Ванда Пятровна не обратила никакого внимания на призыв своего провожатого. Она пристально смотрела на Катю и как будто что-то обдумывала или решала про себя. И вдруг сунула мужчине корзинку, и освободившейся рукой взяла Катю за локоть.

– Пойдём, Катерина. Ничего, что на «ты»?

Катя растерянно посмотрела на большой автобус, куда началась посадка её знакомых. Там были и Кристина, и Ядя, и Андрей, и Александр, и Альбина. Они уже заметили её и призывно махали ей руками. Она тоже махнула им рукой, приветствуя, но отказать Ванде Пятровне почему-то не решилась.
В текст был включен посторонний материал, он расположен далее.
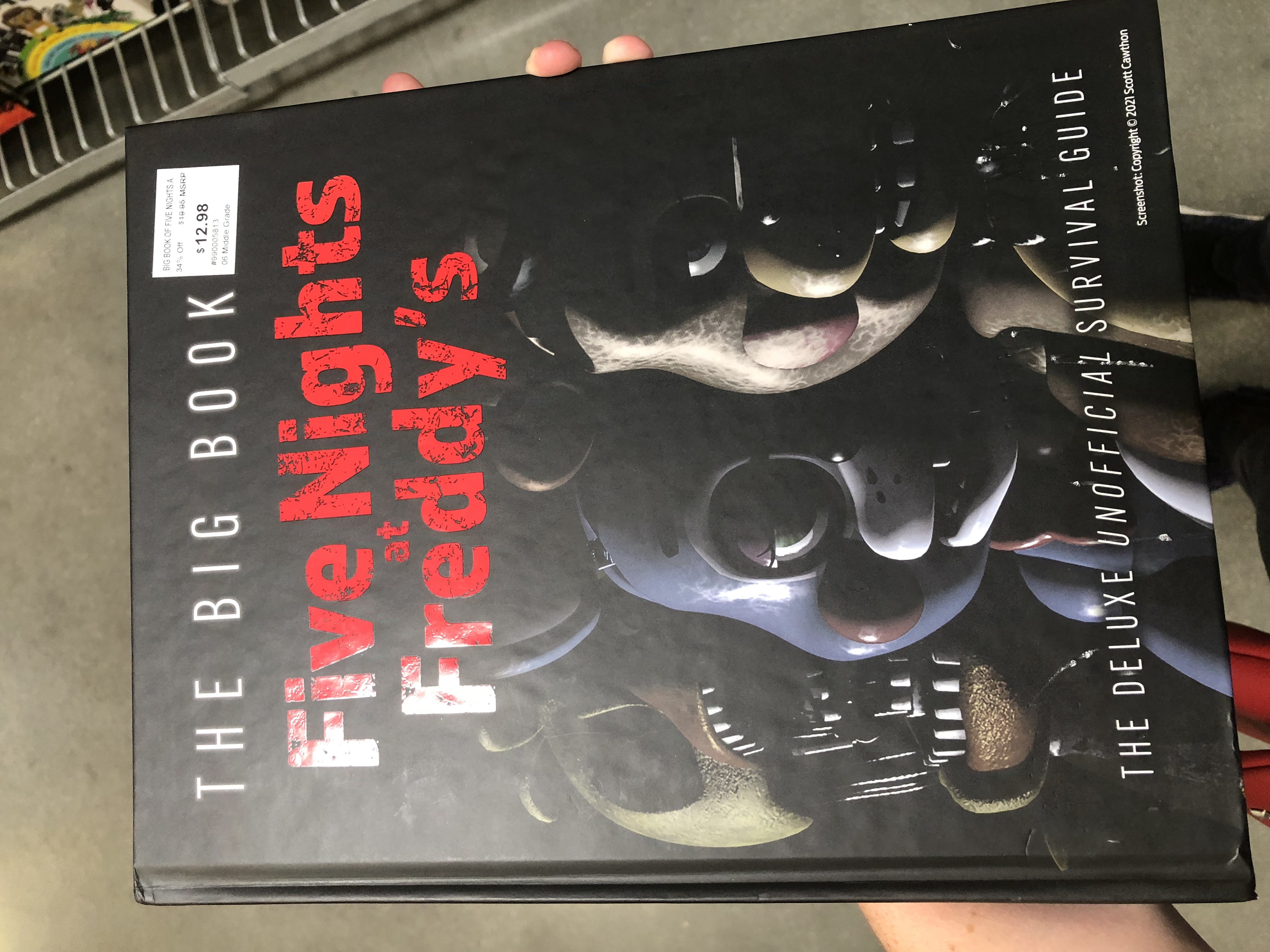 The Big Book of Five Nights at Freddy's : The Deluxe Unofficial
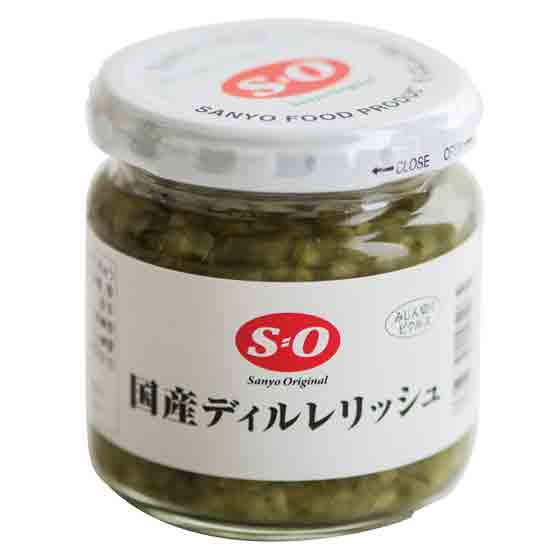 清爽的風味 日本製醃青瓜粒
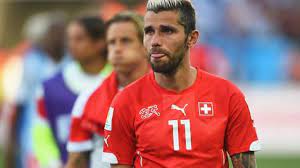 Valon Behrami Of Switzerland International Football Fifa Sports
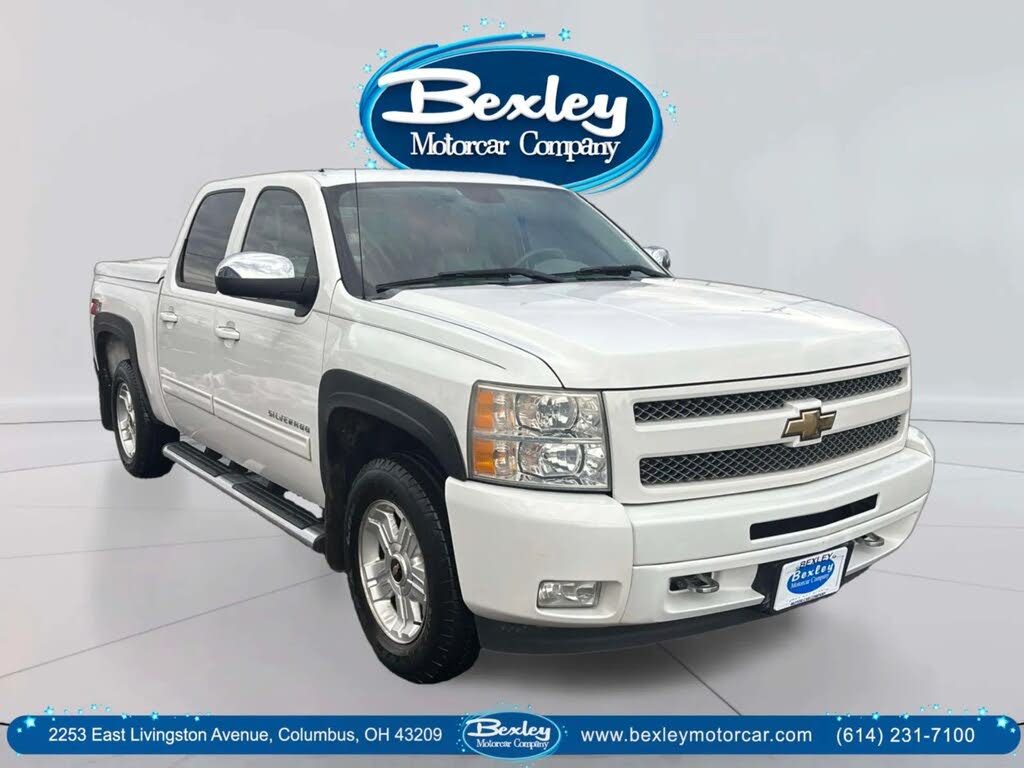 2011 Chevrolet Silverado 1500 LTZ Crew Cab 4WD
Она увидела маленький микроавтобус, рядом с которым уже стояла Марите, директор Общества – Дана и ещё какие-то совсем незнакомые ей люди.

– Ничего, – вежливо отозвалась она и почувствовала, как пожилая дама, крепко взяв её за руку, потянула за собой к маленькому автобусу.

– Пойдём, пойдём. По дороге, а она, сказали мне, неблизкая, и поговорим по-литовски. Ты – мне, я – тебе стихи почитаем. Быстрее доедем.

У Кати гулко застучало сердце при мысли, что придётся ей стихи на литовском читать прилюдно, но тут же она успокоила себя:

«Я же много стихов знаю. И ребятам в группе, и Марите нравится, как я их читаю. Ничего – справлюсь!»

 

Они уже подходили к автобусу, и Катя сразу обратила внимание, с каким уважением, и даже отчасти подобострастием, заулыбались этой сухонькой пожилой даме все стоявшие у автобуса, в том числе и начальство. А Марите с нескрываемым изумлением наблюдала, как эта дама за руку ведёт за собой Катю – лучшую её ученицу.

3* – Доброе утро, Катерина. Как ваши дела? – Доброе утро, Марите. Приятно вас слышать. У меня всё хорошо. А как дела у вас? – Благодарю. Очень хороши. Можете ли сейчас говорить? – О, да, могу. – Хорошо. Хочу пригласить вас… – Авторский перевод с литовского.
4** – Большое спасибо за приглашение, Марите. Конечно, хочу ехать, очень хочу. Буду вовремя. – Очень хорошо, Катерина. До встречи. – До встречи. – Авторский перевод с литовского.